To sum up the article. 1. Buyer waits a long time for the bank to anything. 2. Buyer has to sign banks counteroffer that is full of anti-consumer clauses. 3. Buyer has to pay nearly full market value. (discount, if any is much tinier than you think it will be) 4. Bank can cancel the sale at any time up until close of escrow, with no consequence to the bank and no compensation to the buyer
In my not so humble opinion ( imnsho,) ) The reasons why the failure is above 80% are:
1. Many sellers don't qualify, they think that being upside down and hating it is enough.

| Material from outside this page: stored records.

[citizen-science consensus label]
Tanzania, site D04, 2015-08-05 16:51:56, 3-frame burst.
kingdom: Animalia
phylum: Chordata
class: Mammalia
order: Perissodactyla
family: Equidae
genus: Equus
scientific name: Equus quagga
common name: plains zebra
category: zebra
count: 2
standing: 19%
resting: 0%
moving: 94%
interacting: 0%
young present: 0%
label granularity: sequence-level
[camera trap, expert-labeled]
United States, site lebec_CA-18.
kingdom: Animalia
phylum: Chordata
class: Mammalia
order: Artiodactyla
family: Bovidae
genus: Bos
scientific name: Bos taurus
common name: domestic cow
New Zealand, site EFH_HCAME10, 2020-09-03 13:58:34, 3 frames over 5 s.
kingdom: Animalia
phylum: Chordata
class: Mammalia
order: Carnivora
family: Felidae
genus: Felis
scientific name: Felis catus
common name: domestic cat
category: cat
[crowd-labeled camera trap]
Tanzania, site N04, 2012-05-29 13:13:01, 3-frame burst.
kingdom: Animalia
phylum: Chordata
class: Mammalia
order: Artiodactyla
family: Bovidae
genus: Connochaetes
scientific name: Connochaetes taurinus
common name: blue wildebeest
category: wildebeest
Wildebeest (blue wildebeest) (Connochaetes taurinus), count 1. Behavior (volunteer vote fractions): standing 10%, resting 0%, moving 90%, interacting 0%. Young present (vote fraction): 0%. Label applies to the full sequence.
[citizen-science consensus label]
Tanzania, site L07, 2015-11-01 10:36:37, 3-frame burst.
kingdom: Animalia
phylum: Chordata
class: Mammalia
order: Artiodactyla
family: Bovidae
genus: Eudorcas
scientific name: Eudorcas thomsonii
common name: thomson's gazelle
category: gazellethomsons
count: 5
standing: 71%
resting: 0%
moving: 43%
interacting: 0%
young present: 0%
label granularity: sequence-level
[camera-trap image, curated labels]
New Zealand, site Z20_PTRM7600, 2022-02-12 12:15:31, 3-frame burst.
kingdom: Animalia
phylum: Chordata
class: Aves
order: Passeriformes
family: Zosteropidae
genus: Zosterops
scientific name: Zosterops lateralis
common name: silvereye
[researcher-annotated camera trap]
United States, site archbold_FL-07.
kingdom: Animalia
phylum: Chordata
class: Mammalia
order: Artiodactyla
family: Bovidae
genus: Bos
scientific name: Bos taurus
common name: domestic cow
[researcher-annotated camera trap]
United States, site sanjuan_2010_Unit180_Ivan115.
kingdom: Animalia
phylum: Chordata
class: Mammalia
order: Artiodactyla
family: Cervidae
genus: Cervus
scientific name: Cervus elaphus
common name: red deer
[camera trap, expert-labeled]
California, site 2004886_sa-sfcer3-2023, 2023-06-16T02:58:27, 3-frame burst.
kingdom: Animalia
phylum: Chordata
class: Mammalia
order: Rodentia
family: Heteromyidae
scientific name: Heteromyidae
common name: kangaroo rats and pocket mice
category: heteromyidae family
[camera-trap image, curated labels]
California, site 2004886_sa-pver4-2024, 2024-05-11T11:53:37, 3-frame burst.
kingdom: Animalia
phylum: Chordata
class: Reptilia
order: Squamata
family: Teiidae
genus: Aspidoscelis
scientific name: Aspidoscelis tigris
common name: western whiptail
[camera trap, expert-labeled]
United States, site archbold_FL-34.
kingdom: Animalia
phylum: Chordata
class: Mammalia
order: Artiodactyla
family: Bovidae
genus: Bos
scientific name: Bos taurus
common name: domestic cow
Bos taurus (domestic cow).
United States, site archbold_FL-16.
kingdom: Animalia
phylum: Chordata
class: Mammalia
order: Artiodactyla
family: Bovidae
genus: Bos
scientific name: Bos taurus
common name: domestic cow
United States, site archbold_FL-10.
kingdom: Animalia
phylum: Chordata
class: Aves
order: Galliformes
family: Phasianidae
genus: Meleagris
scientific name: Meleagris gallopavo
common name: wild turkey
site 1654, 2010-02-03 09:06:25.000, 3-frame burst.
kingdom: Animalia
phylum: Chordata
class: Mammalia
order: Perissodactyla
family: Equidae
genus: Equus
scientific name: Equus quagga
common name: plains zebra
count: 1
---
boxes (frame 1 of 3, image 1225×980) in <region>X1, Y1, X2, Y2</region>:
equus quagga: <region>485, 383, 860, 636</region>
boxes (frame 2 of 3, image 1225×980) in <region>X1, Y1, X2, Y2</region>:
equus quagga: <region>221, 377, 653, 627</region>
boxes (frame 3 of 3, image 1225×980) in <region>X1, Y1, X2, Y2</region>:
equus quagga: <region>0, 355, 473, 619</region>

You must also be undergoing hardship not of your own making. such as illness, unemployment or natural disaster. Stovall gives a few other reasons.
2. Prospective buyers think that these are bargains, so very few buyers offer close to full market value. The banks will not approve sales at huge discounts, tiny discounts: yes.
3. The wait, 4. the paperwork, the wait 5. the anti-buyer addenda, the long wait 6. the uncertainty of the sale, still waiting 7. the perception, if not a reality, of bad faith dealing by the bank loss mitigation managers.
.I linked below to an article in Broker Agent News by Steve Stovall. He gives a pretty good description of the short sale process, seller, property, paperwork, and buyer requirements
I am with Dot on this one... I have not seen nor heard about this being an option AFTER the bank has made a formal, on paper acceptance of an offer. However, if what you have is actually the seller's (property owner's) acceptance and the negotiator signing off on the deal but don't have the lender's formal acceptance in writing then, yes, they can continue soliciting other bids until they are in contract.
Of course, generally speaking, most of the major changes in Real Estate transaction paper work in California tends to originate in Northern California and then migrates down through the state. So, this could just be something that is beginning to happen in your neck of the woods, but has not, as of yet, started to filter to mine.
Read over the documents you have received from the seller's agent to see if there is indeed anything hidden in fine or not so fine print.
In my experience, however, once I received the payoff statement from the lender, as long as they received the amount they agreed to by the date that they specified, things moved swiftly and smoothly to a successful conclusion.
Good luck with your transaction. I will hold good thoughts for you.
Tisza Major-Posner, Realtor, Keller Williams (909) 837-8922
I don't see how the bank could have the right to auction the house off before they foreclose on the property. Do you have a Realtor representing you? This doesn't sound right at all!